An interesting little story caught my eye in last Saturday’s Times, writes Newsdirect Wales’ director Valerie Livingston.

AI Trawls 20,000 miles of state papers

(I’d attach a link but – rather ironically – I came across the original story in the physical copy of the paper and it doesn’t appear to be online.)

Times Policy Editor, Oliver Wright, writes that UK Cabinet Office has been working with data science consultancy Atchai on a number of prototype projects to harness the data which lies in government documents.

There is apparently a 20,000 mile long trail of paper, uncatalogued and unsearchable, sitting in government archives. In addition to trivial notes and lists, there is a wealth of research in briefing notes and academic papers. As politicians and civil service personnel change, this information gets lost or forgotten.

The UK Government’s intention is to improve decision making by restoring access to this data. The project has already run into one challenge particularly familiar to the teams at Newsdirect – the document formats previously used in government are not always conducive to searching but Whitehall sources seem confident this can be overcome.

AI for the many

Accessibility of data is changing and so are the tools to work with it.

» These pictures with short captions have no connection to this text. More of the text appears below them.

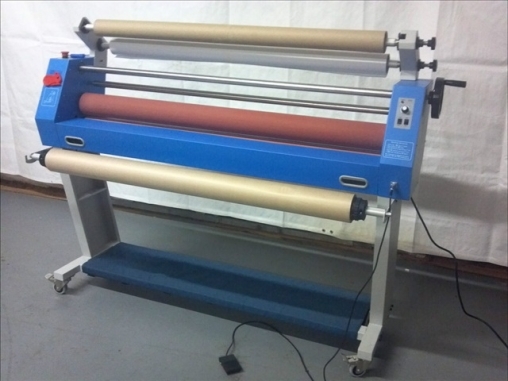 for sale gfp 255c wide format laminator used product used wide format laminator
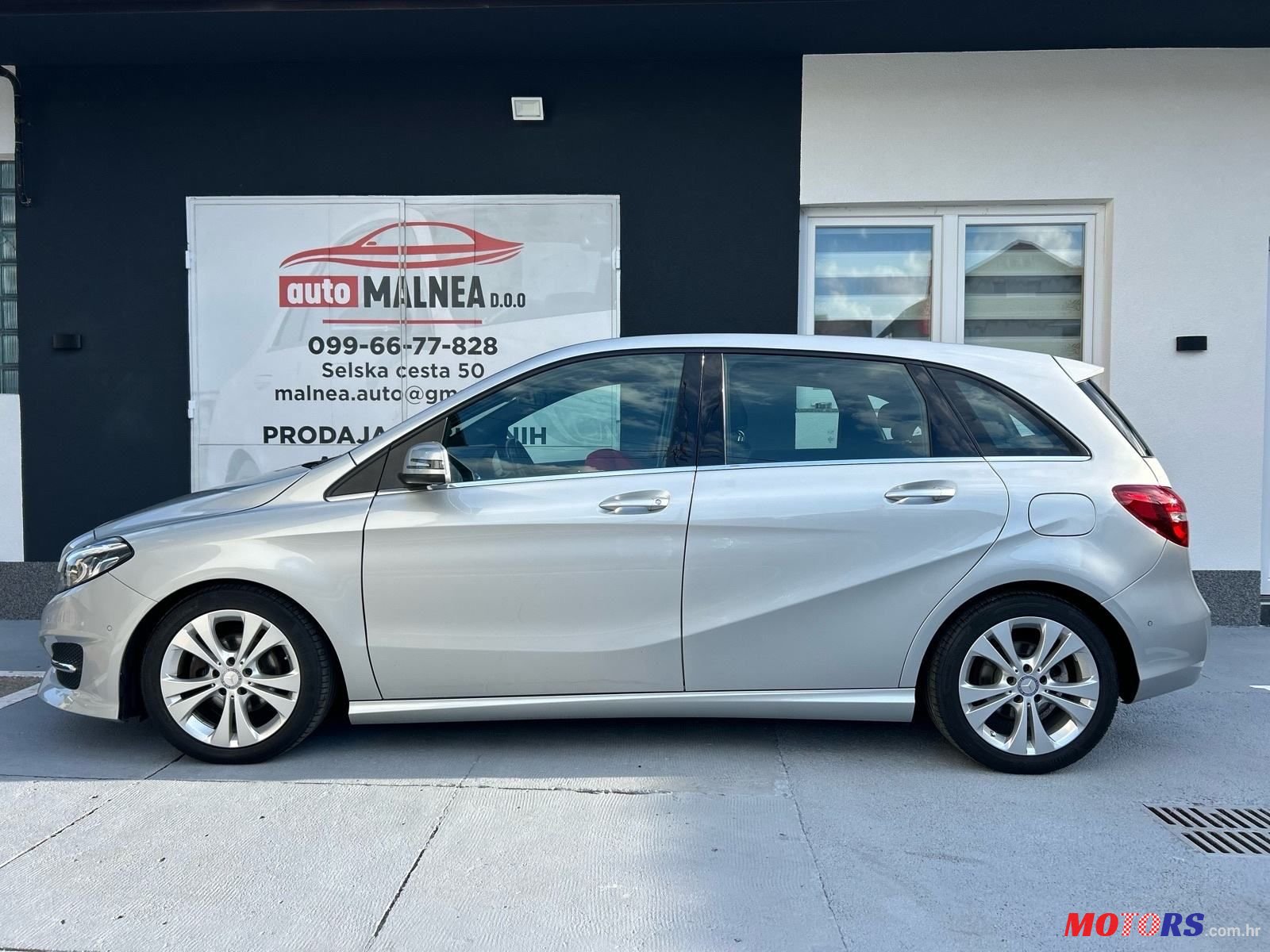 2015' Mercedes-Benz B-Klasa 180 Cdi photo #6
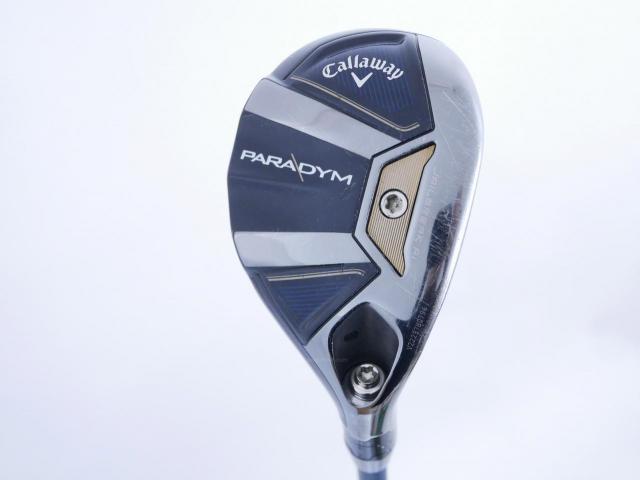 Fairway Wood : callaway : ไม้กระเทย Callaway Paradym (รุ่นปี 2023) Loft 24 (ปรับได้) ก้าน Fujikura Ventus TR 5 Flex R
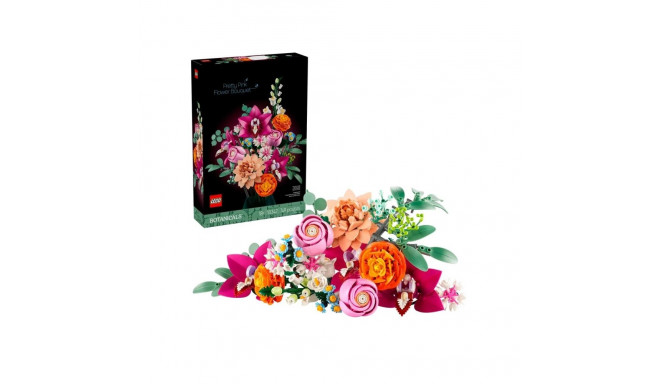 LEGO BOTANICALS 10342 Kaunis roosade lillede kimp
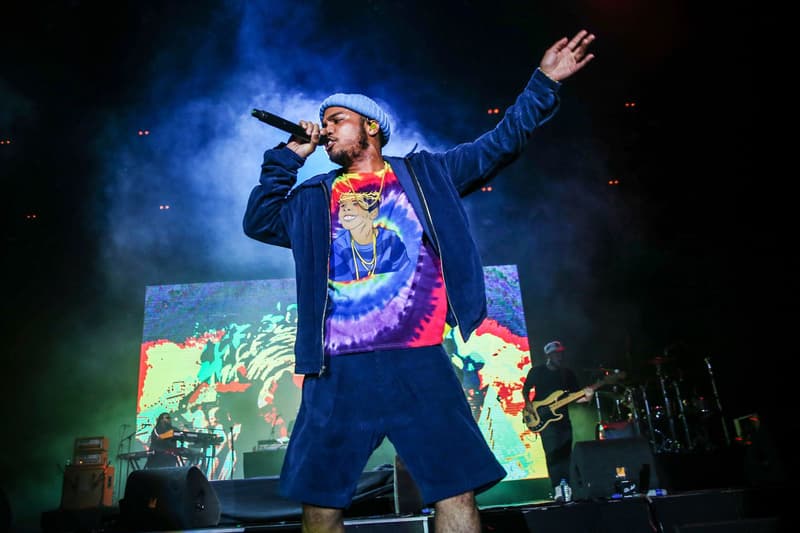 Anderson .Paak Announces ‘Oxnard' Carnival listening party
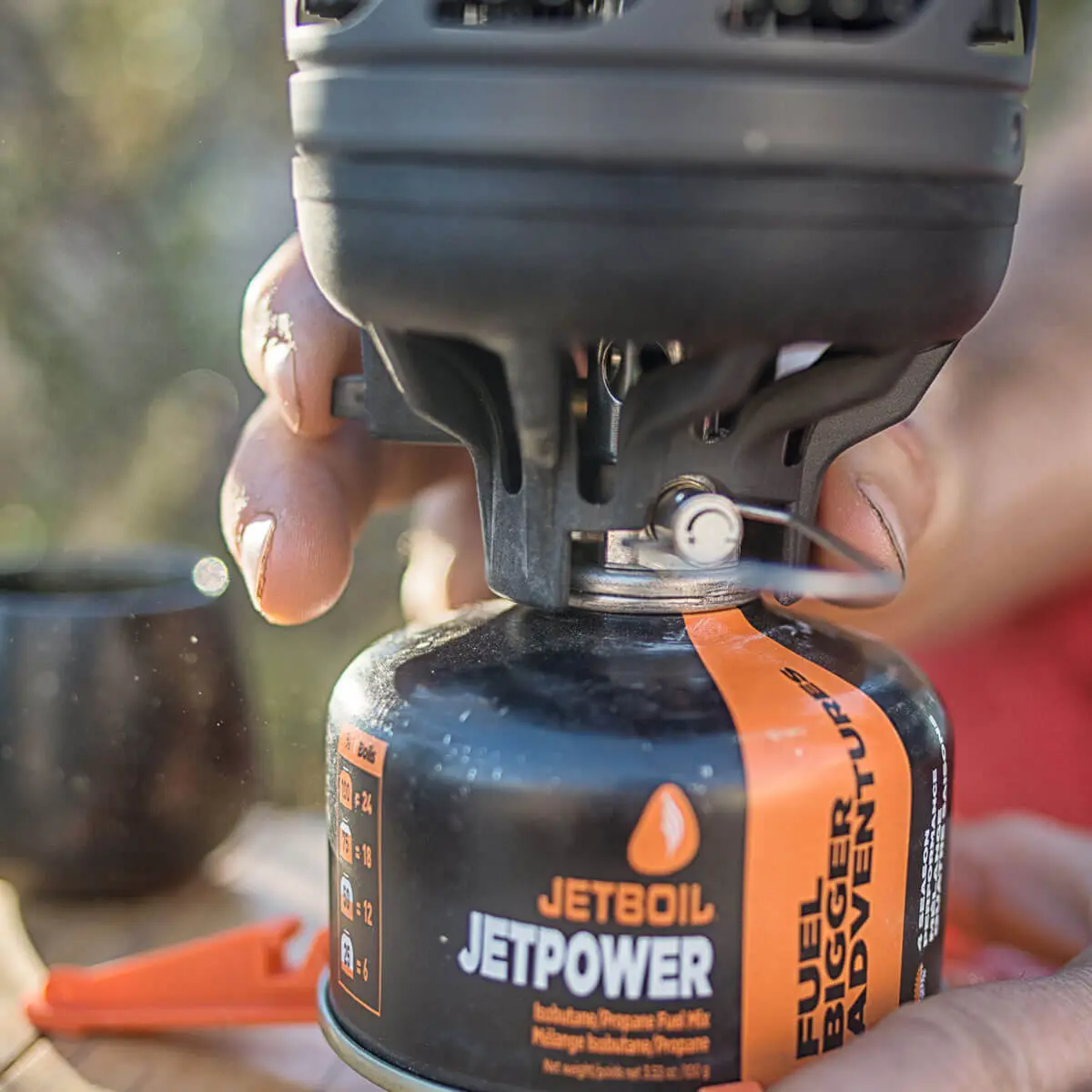Jetboil Flash Carbon 1L Personal Cooking Stove - Image 5
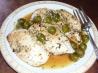 Roast Lemon-Garlic Chicken With Green Olives. Recipe by cookiedog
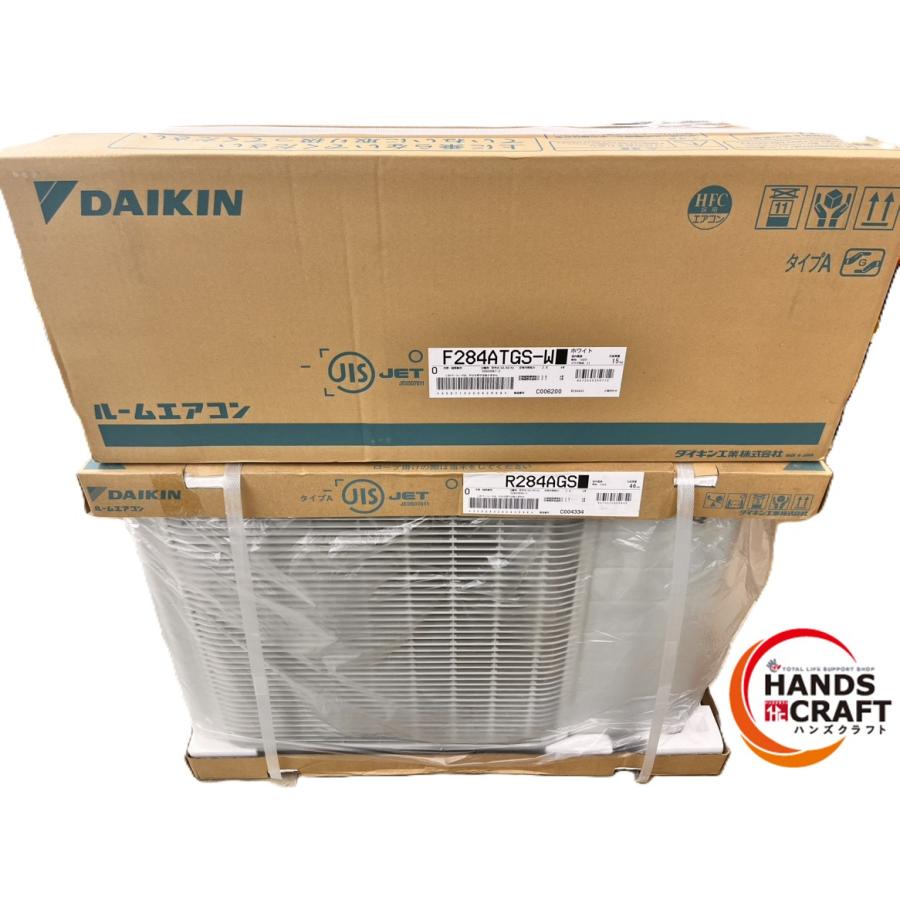 ☆ダイキン DAIKIN 2.8kw ルームエアコン S284ATGS-W 主に10畳用 室内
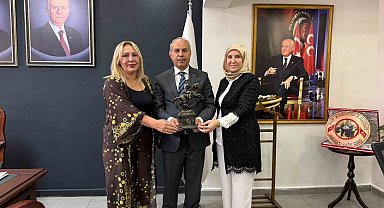 Bir Adım Umut Derneği'nden Kılıç'a 'hayırlı olsun' ziyareti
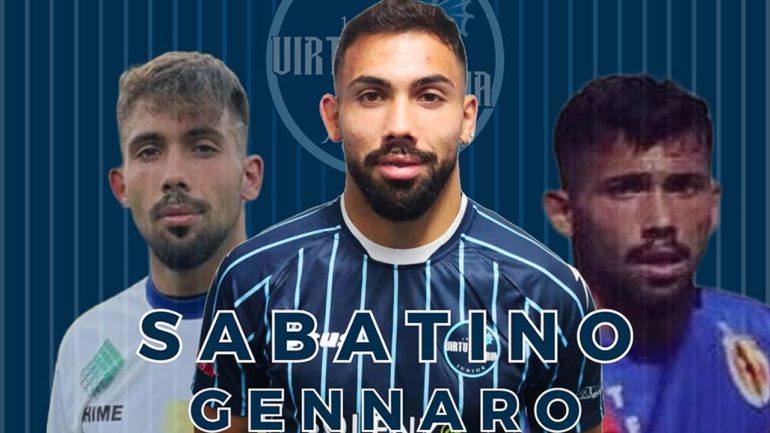 Virtus Stabia: Altro colpo di mercato! Arriva l’attaccante Gennaro Sabatino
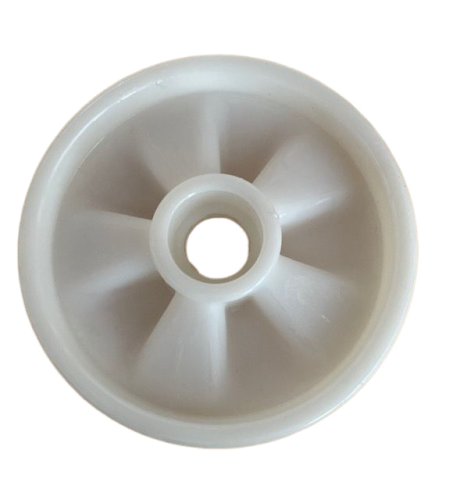 Koło do wózka paletowego ręcznego 200x50 nylon Zakrem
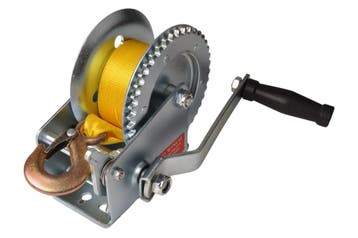 Handlier ongeremd 550 kg 6 meter band + haak, Auto diversen, Aanhangwagen-onderdelen, Ophalen of Verzenden, Nieuw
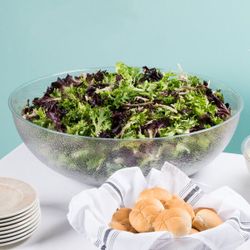 Cambro Camwear 40.7 Qt Pebbled Serving/Salad Bowl, New in Box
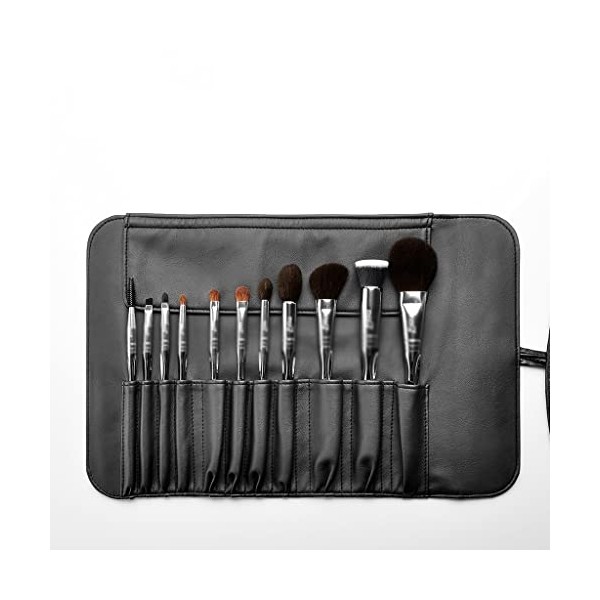 Professional 11pcs Powder Makeup Brushes Set Classic Eyeshadow Lip Foundation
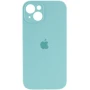 Чехол для iPhone Mobile Case Silicone Case Full Camera Protective Marine Green for iPhone 14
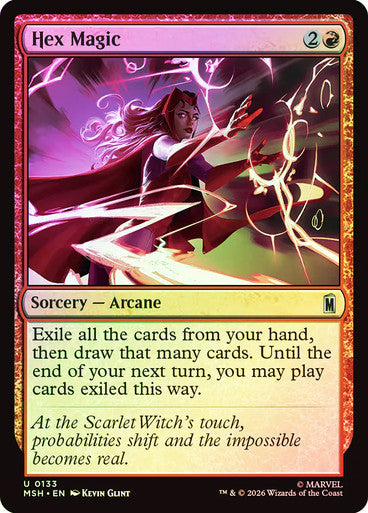 Hex Magic - (Foil): Marvel Super Heroes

Last week also saw the launch of Google Pinpoint, a suite of tools to support journalists working with large file sets.

Combining AI, machine learning, optical character recognition and speech-to-text technologies, Pinpoint can identify and highlight people, locations and organisations throughout thousands of pages of text. The days of CTRL + F may well be numbered.

And while the UK Government’s digital documents project is aimed at getting research into the hands of ministers, any moves towards making more data available in searchable formats has exciting implications for scrutiny.

At Newsdirect, we’re looking forward to it.